Les travaux arabes intéressant l’astronomie et la géodésie furent nombreux et variés. Ce sont surtout des savants de la cour du calife de Bagdad qui se sont distingués au début. Ainsi, vers l’an 800, le calife abasside Haroun ar-Rachid (766809) a pu envoyer à Charlemagne une horloge à poids perfectionnée. Son fils Abdallah al-Mamoun s’érigea en protecteur des arts et des sciences et fit de sa capitale Bagdad le principal centre culturel de l’époque. Il fit acquérir et traduire en arabe de nombreux manuscrits grecs, construire des observatoires astronomiques et reprendre la mesure de la circonférence de la Terre par la méthode d’Eratosthène. Les premières mesures eurent lieu en 814 au nord-ouest de Bagdad, dans la plaine de Mésopotamie. Elles fournissaient une distance de 90 kilomètres par degré de latitude, trop courte d’environ 20%. Pour procéder à ces mesures, deux équipes de géodésiens munis d’astrolabes et de baguettes d’arpentage furent dépêchées, l’une vers le Nord, l’autre vers le Sud, avec mission de déterminer les distances à partir de la base fixe pour lesquelles la hauteur de l’étoile polaire avait changé d’un degré. D’autres mesures furent effectuées selon le même principe vers 827 dans la plaine de Palmyre, entre Damas et l’Euphrate, et fournissaient une valeur équivalente à 119 km par degré de latitude, donc trop élevée d’environ 10%.

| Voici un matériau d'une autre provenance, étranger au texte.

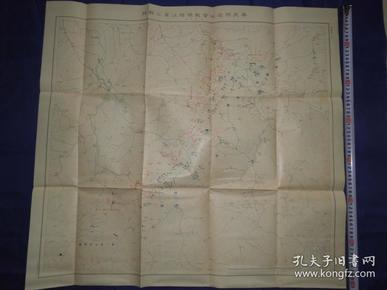 民国时期,日本在奉天附进作战地图,当时的河流,村庄、道路、距离、海拔、等等信息标注的很详细,可见当时日军作战之精细。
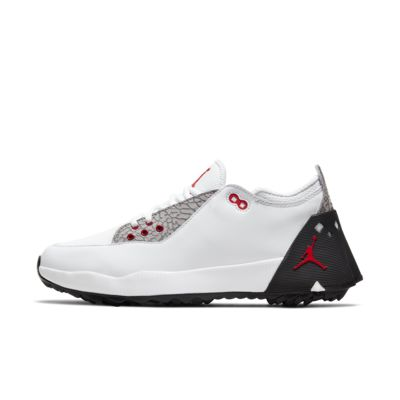 Sapatilhas de golfe Jordan ADG 2 para homem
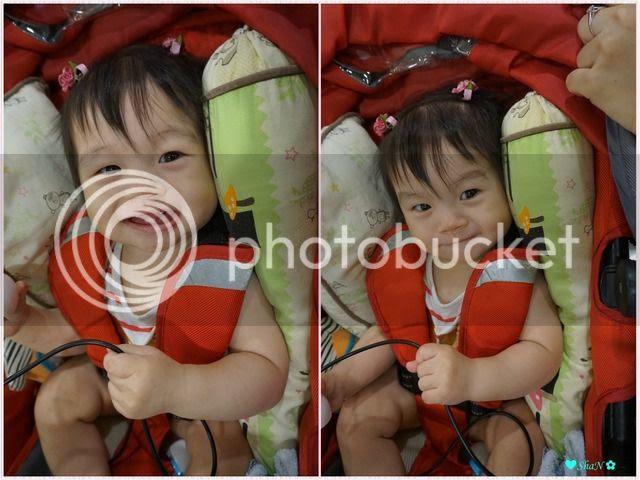 photo 39_zpsuck0nj5u.jpg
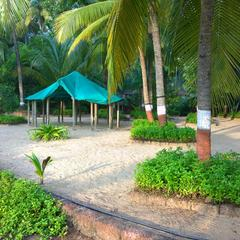 Jamdul Resort in Malvan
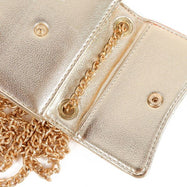 Ladies Multipurpose Wallet Bag-Daily Steals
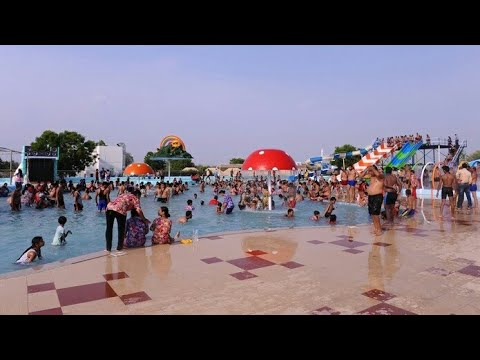 Dwarka Water Park || Nagpur || Top 5 water park in Nagpur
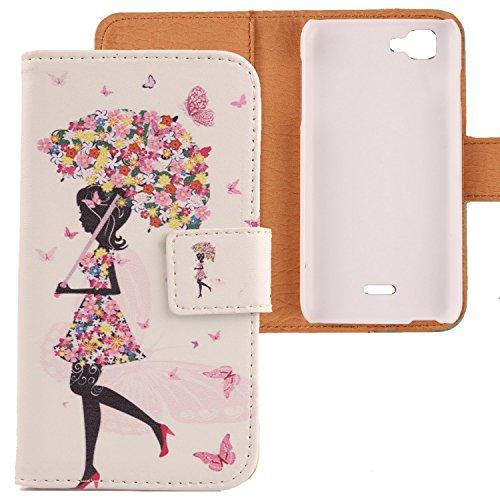 Lankashi PU Flip Leder Tasche Hülle Case Cover Schutz Handy Etui Skin Für Wiko Kite 4G Umbrella Girl Design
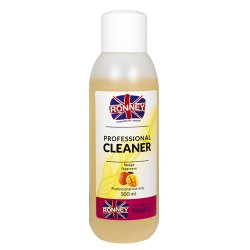 Ronney, cleaner do paznokci, mango, 500ml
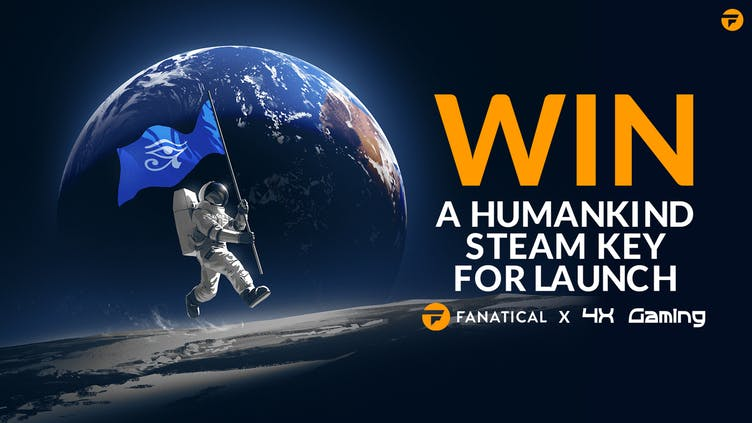 Chance to win HUMANKIND Digital Deluxe Edition Steam PC key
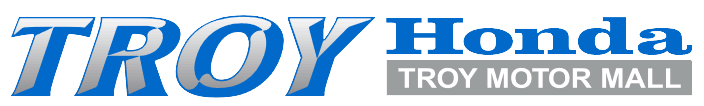 Troy Honda Logo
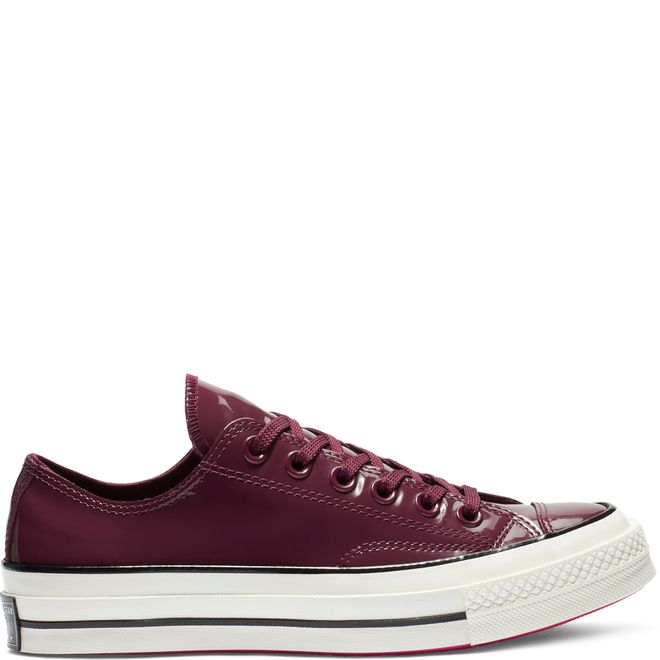 Converse Chuck 70 Patented 90's Leather
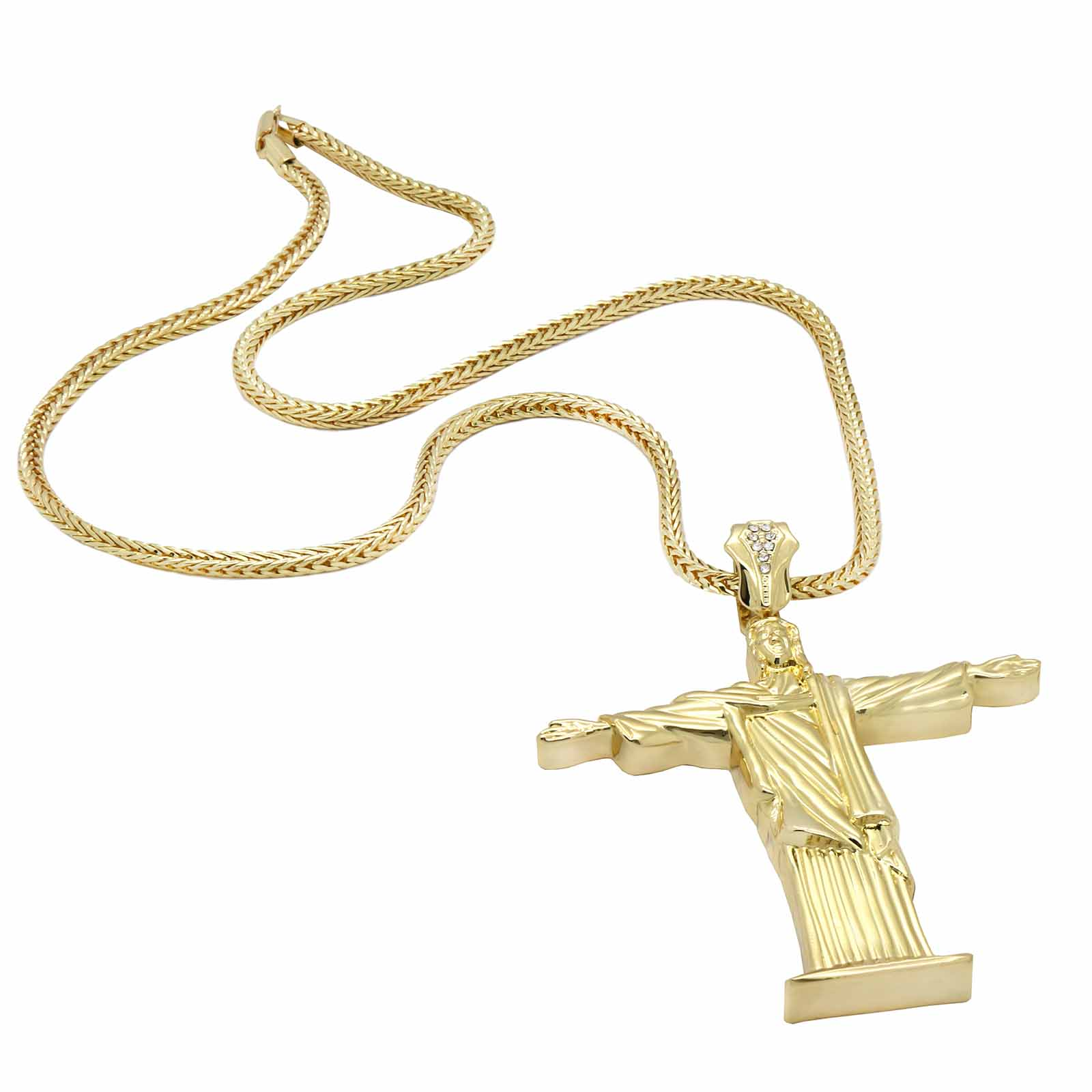 Gold RESURRECTION CROSS NECKLACE A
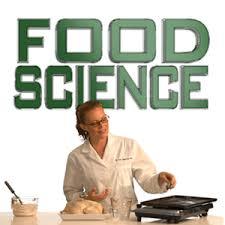 قسم الصناعات الغذائية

L’astronome al-Battani, connu en Occident sous le nom latinisé Albategnius, qui vers l’an 900 se sert couramment de la trigonométrie, donne de bonnes tables astronomiques et publie un traité de géographie fournissant les positions des principales villes de l’époque.

En l’an 1000, l’école arabe d’astronomie brille, grâce à des savants comme Abou Wefa et Ibn Younis qui proposent pour les constantes astronomiques fondamentales des valeurs assez précises : obliquité de l’écliptique, inégalités lunaires, précession des équinoxes, etc. Les observations de ces savants arabes seront utilisées huit siècles plus tard en tant qu’évidence prouvant que l’excentricité de l’orbite terrestre varie. En outre, Ibn Younis mesure le temps à l’aide d’un pendule, six siècles avant que Galilée ne redécouvre la loi des petites oscillations isochrones. Un autre savant arabe, Alhazen, commente l’œuvre de Ptolémée et écrit un traité d’optique dans lequel il parle de verres grossissants. Al Idrissi (Erdisi, v.1100–v.1165) achève en 1154 son livre intitulé « Description complète des villes et des territoires » qu’il écrivit à Palerme pour le compte de Roger II, roi des Deux-Siciles. Il s’agit d’une compilation de travaux concernant la géographie universelle.""

il n’est pas surprenant que, disposant de tels mathématiciens, les arabes aient pu construire des monuments parfaitement alignés.

je veux bien que ce soit Dieu qui soit à l’origine des hommes, mais c’est leur esprit et leur culture qui a permis de construire ces mosquées dans cet alignement.

là, vous êtes en train de nous faire la version arabe du "da vinci code" ! ça peut aussi faire un tabac !!!